→ WORK TO COMPLETE:
Please pick out and copy every line below that contains the word "distance". Case counts.

Records of questions about scenes
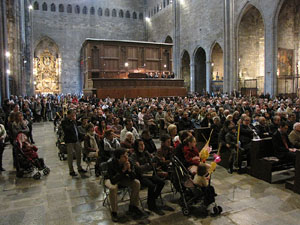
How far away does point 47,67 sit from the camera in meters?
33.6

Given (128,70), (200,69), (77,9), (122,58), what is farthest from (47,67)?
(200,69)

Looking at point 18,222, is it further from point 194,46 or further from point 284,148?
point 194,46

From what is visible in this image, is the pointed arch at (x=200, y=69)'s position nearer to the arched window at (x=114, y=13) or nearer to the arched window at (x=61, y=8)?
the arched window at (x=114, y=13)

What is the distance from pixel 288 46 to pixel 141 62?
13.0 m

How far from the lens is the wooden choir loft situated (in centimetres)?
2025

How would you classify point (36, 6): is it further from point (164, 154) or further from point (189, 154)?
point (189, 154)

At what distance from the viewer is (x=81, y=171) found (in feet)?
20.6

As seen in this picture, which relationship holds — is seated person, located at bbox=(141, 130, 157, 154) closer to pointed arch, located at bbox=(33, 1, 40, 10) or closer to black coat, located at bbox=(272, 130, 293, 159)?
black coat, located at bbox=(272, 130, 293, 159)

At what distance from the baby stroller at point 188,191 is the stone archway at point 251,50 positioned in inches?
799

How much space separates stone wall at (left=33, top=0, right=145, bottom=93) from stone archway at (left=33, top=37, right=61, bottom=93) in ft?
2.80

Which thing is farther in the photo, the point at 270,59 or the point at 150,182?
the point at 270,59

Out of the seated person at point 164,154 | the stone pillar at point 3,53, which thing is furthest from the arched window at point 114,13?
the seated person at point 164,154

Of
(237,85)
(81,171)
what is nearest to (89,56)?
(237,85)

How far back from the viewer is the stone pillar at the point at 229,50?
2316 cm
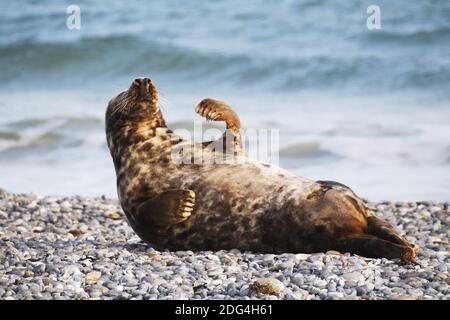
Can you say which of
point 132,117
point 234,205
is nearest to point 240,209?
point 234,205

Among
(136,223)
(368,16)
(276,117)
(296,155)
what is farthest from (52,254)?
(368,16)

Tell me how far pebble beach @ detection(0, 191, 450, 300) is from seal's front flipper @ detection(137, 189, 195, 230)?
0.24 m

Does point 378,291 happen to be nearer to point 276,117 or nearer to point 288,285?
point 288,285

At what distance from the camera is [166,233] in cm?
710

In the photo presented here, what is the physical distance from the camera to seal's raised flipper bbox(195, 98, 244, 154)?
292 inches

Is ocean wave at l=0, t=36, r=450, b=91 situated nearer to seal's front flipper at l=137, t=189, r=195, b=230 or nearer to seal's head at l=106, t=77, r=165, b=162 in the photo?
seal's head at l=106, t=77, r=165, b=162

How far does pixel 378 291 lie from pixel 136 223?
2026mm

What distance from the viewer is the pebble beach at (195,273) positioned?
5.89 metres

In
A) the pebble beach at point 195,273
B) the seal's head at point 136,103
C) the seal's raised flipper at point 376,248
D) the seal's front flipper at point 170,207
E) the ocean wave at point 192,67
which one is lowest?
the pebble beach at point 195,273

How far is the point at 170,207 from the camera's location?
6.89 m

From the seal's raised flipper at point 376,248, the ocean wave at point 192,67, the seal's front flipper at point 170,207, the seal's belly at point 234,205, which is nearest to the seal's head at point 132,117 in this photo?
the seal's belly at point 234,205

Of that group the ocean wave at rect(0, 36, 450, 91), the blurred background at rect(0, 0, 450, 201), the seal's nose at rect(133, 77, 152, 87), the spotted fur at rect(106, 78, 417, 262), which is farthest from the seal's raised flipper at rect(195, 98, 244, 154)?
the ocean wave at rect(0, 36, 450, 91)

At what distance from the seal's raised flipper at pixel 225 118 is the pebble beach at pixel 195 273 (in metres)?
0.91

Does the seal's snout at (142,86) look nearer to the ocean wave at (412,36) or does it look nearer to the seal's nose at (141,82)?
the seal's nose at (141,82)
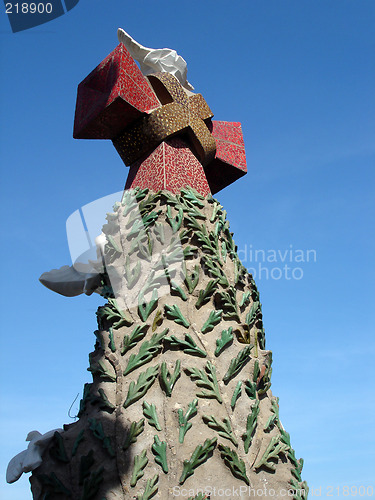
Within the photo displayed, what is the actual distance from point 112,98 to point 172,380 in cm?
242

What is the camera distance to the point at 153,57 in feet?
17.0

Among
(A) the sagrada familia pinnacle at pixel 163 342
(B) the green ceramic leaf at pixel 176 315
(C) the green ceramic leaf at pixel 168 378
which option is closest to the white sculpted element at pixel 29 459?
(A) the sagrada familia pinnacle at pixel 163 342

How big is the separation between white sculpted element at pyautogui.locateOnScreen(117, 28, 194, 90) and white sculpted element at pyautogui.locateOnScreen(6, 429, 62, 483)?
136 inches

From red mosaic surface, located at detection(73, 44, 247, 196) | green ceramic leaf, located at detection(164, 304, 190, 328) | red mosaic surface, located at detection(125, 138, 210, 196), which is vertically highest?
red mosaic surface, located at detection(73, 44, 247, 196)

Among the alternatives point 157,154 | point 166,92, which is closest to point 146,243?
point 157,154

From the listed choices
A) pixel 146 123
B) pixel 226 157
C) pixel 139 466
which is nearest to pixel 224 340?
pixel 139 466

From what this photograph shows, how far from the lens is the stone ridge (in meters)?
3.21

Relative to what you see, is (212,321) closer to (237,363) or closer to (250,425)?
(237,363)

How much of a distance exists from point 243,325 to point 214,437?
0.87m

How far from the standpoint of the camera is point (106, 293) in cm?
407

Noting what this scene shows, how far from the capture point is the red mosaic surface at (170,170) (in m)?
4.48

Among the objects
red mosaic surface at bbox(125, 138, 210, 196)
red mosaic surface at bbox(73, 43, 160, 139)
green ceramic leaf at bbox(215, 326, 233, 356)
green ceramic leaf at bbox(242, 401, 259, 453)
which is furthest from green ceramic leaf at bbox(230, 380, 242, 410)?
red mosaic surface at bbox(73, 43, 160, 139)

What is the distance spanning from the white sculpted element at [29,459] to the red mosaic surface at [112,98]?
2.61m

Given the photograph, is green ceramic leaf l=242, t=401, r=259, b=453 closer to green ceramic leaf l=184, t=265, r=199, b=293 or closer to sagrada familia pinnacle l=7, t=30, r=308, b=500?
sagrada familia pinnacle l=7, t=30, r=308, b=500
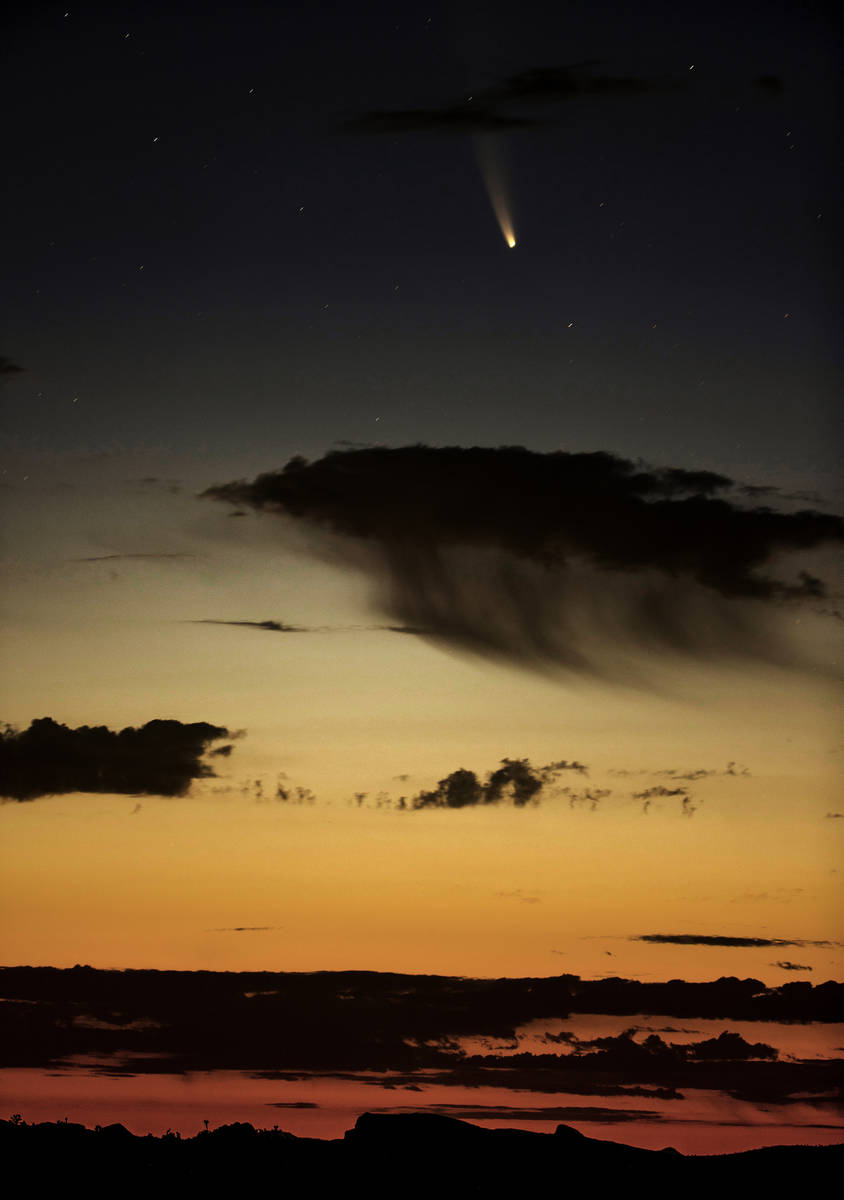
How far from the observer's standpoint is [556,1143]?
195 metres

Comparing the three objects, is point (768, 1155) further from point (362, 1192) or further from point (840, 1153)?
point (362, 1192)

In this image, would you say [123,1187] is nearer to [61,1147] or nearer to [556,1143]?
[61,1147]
...
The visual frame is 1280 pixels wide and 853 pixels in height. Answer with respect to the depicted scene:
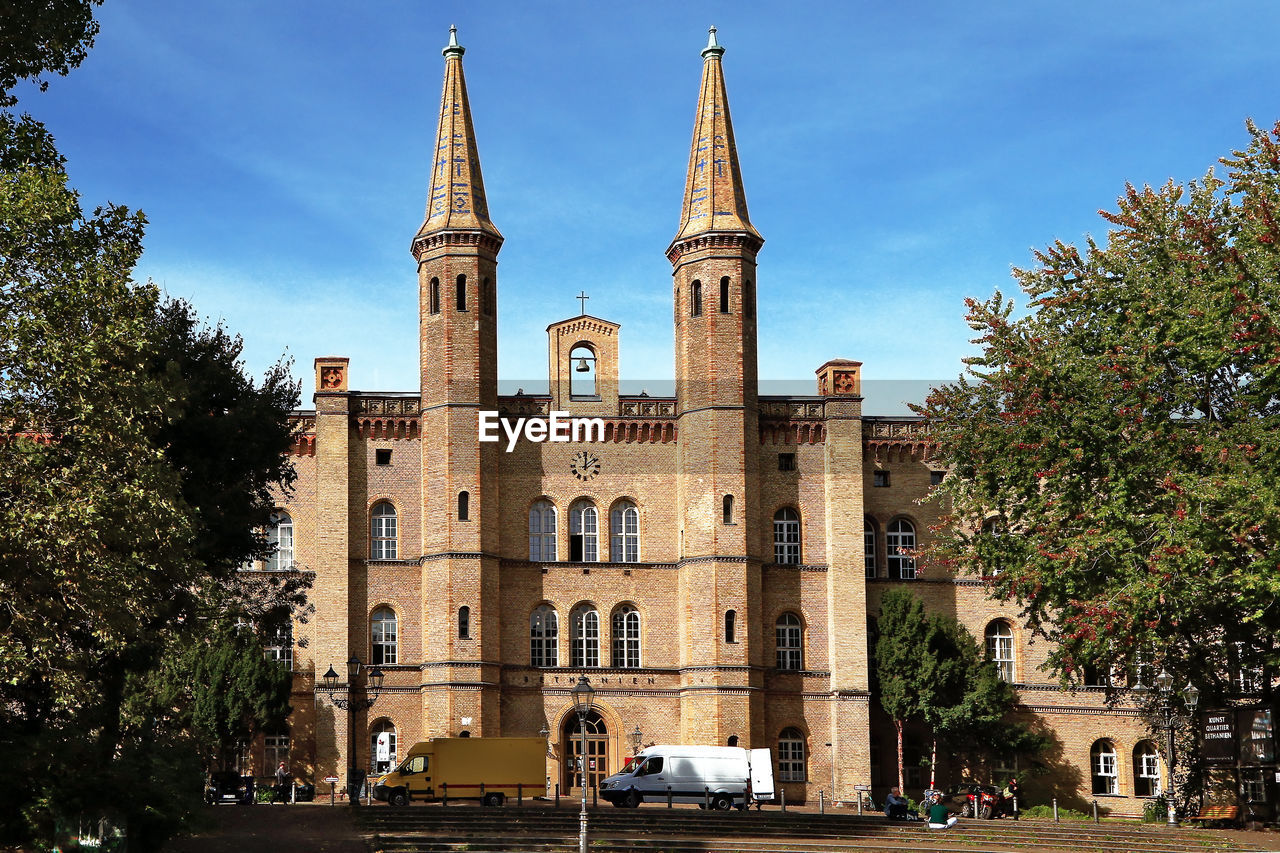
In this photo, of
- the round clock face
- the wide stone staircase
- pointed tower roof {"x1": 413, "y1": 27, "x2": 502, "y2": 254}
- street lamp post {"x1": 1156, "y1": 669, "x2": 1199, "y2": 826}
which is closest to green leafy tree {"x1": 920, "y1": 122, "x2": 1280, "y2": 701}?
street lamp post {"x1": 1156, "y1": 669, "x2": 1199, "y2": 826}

→ SOLUTION TO THIS TASK:
What is the distance from pixel 288 46 to pixel 141 62?
At what distance from the viewer is (x=81, y=171) found (in feet)?
At what distance from the baby stroller at point 188,191 is the stone archway at point 251,50 positioned in inches?
At what distance from the camera is [166,233] in cm?
In the photo presented here, what is the physical distance from the camera to seal's raised flipper bbox(195, 98, 244, 154)?
What distance from the viewer is the pebble beach at (195,273) positioned?
At what distance from the seal's raised flipper at pixel 225 118 is the pebble beach at pixel 195 273 (in metres)?
Within the photo displayed, what is the actual distance from point 112,98 to point 172,380 in cm?
What is the camera distance to the point at 153,57 in feet?
How much of a distance exists from point 243,325 to point 214,437?
What is the distance spanning from the white sculpted element at [29,459] to the red mosaic surface at [112,98]?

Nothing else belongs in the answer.